Unterschiedlicher Bewegungsradius birgt Risiken
Diese Problemstellungen beschäftigen meine KollegInnen und mich. Mein Ziel ist es, das Verhalten von Radfahrenden in urbanen Räumen mathematisch zu beschreiben, damit autonome Fahrzeuge bestmöglich mit ihnen interagieren können und diese nicht gefährden. Dafür entwickeln wir aktuell einen modellbasierten Ansatz, der auf drei Pfeilern basiert: einem Fahrdynamikmodell für Fahrräder, einer Umfeld- bzw. Infrastruktur- sowie einer Gestenerkennung.
So kann mit Hilfe des Fahrdynamikmodells abgeschätzt werden welche Fahrtmöglichkeiten für Radfahrende überhaupt bestehen. Geometrisch kann man sich die durch ein Fahrrad im nächsten Zeitschritt erreichbaren Positionen wie einen Kegel, vor dem Fahrrad auf die Fahrbahn projiziert, vorstellen. Dies unterscheidet sich deutlich vom dynamischen Potenzial von FußgängerInnen, die beispielsweise ebenfalls einen Schritt zur Seite oder zurück machen können.

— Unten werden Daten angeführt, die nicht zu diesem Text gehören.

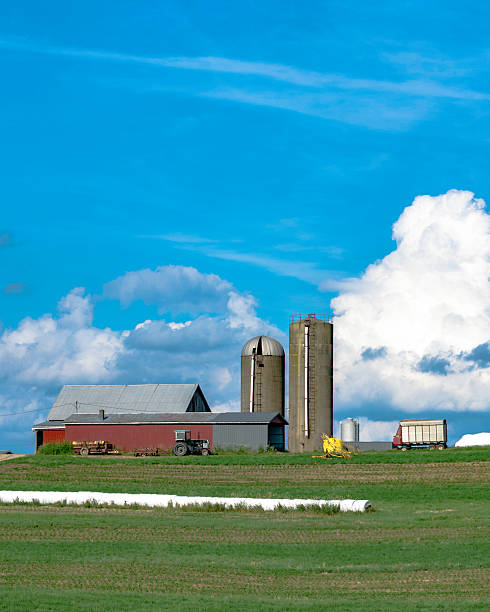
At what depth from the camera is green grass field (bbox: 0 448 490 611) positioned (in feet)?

Dieser Kegel kann über die Umfelderkennung noch weiter zurechtgestutzt, und Hindernisse in der Kegelfläche direkt ausgeschlossen, werden. Über die Verknüpfung der Infrastruktur mit der Kegelfläche kann den erreichbaren Positionen auch bereits eine initiale Wahrscheinlichkeit zugeordnet werden. So ist es wahrscheinlicher, dass Radfahrende einem Radweg folgen, als dass sie ohne externe Zwänge auf Gehweg oder Fahrbahn ausweichen.
Neue Herausforderungen für die Sensorik
Weiterhin werden Gesten der Radfahrenden berücksichtigt - nicht nur konkrete Handzeichen. Einige weitere, implizite Signale korrelieren ebenfalls stark mit erwartbaren Aktionen: so ist etwa ein Schulterblick der Radfahrenden nach links ein starker Indikator dafür, dass ein Ausscheren in dieselbe Richtung bevorsteht. Auch diese Gesten helfen uns, den Positionen im Kegel eine Wahrscheinlichkeit zuzuordnen und die Vorhersage zu schärfen.
Wie so oft, ist so ein Modell mit Unsicherheiten behaftet: So können starke FahrerInnen auf einem E-Bike sehr stark beschleunigen – der Kegel wird länger. Ein Rennrad ist agiler als ein Lastenrad – der Kegel wird breiter. Ähnlich sieht es bei der Infrastruktur- und Gestenerkennung aus, die allein schon aufgrund der auf dem Fahrzeug zur Verfügung stehenden Sensorik eine Herausforderung sind.
Dennoch besteht somit die Möglichkeit, dass ein autonomes Kfz eine Intuition dafür entwickelt, was Radfahrende machen können und machen möchten. Dieses Wissen kann das selbstfahrende Auto in seine Fahrstrategie einbeziehen, da es wahrscheinliche Positionen des erkannten Radfahrenden im nächsten Schritt bereits kennt. Genau wie es vorrausschauende, menschliche Fahrzeugführende machen. Und ganz im Sinne von „Miteinander und nicht (…) Gegeneinander“.